And of course "Technology is not a panacea". The list was a simple, powerful way to convey that while technology evolves, human nature and system vulnerabilities remain consistent. More than two decades later, those laws still resonate, but the digital world has changed beyond recognition.

Artificial Intelligence now powers everything from personal assistants to autonomous defence systems, and with that power comes a new class of risks demanding a fresh perspective.

AI Is Changing the Cybersecurity Landscape

AI isn’t just a tool, it’s an accelerant. It amplifies the capabilities of both defenders and attackers. For security professionals, it enables predictive threat detection and near real-time response. For cybercriminals, it offers automation, precision, and deception at scale.

Recent trends show a 320% rise in AI-driven ransomware since 2023, with up to 70% of new malware now generated using some kind of machine learning models. However, even in the fickle world of cybersecurity statistics, such metrics are disputed more or less vociferously. The hype train has not been immune to AI FUD and there is significant debate within the cybersecurity community regarding its current maturity, real-world prevalence, and definition.
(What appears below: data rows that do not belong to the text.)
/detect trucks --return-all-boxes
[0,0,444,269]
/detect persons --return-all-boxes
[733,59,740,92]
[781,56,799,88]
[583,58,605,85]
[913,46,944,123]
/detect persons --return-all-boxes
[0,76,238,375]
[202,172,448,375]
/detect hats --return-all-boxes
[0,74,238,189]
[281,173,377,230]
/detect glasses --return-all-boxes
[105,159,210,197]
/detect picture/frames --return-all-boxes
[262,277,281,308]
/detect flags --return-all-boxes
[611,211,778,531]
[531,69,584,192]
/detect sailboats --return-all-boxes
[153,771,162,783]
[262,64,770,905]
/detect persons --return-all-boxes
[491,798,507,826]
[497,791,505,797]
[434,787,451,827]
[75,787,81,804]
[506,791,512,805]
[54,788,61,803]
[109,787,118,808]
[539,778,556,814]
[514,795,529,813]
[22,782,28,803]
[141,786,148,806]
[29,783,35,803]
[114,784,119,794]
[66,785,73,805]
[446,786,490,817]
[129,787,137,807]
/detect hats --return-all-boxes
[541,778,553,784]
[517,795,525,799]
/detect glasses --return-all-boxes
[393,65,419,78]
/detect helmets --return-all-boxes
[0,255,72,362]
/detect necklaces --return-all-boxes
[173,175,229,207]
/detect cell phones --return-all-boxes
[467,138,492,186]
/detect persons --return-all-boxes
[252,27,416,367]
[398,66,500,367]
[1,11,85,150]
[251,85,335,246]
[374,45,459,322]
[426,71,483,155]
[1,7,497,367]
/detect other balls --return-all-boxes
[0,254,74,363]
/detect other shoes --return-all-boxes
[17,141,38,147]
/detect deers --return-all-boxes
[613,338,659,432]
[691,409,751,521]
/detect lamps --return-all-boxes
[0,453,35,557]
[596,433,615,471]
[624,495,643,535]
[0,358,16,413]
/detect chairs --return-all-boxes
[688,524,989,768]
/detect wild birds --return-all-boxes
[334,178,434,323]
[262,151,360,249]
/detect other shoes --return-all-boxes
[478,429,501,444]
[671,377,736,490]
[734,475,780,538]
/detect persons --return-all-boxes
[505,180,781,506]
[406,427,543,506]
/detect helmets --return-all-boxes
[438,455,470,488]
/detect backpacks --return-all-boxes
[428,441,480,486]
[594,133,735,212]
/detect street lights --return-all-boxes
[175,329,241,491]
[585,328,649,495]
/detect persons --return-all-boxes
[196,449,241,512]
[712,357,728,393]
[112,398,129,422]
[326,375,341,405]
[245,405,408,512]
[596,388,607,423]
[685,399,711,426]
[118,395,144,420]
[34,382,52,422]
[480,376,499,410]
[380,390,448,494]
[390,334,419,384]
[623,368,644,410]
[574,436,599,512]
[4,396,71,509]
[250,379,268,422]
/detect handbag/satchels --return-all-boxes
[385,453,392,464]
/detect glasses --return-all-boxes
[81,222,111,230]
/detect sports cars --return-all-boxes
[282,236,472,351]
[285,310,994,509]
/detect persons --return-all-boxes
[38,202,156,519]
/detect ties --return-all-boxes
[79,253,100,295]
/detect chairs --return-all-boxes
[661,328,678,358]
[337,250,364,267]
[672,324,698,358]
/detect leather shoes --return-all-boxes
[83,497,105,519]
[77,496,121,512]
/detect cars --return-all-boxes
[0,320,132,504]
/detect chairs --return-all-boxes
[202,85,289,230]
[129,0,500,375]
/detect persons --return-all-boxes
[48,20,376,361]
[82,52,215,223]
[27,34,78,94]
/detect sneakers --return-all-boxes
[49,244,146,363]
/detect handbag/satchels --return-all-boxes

Most current examples are viewed as AI-assisted rather than fully autonomous, self-replicating "AI malware".  Indicators of deception, once telltale signs of phishing or spoofing, are rapidly disappearing as generative AI crafts emails, audio, and even videos indistinguishable from reality.

Nevertheless, there is a clear shift, and it impacts everyone: technical users face evolving threat surfaces and automated adversaries, while managers must govern complex ecosystems where AI decisions blur accountability and compliance. As governments and enterprises rush to integrate AI, the challenge is no longer whether to use it, but how to use it safely.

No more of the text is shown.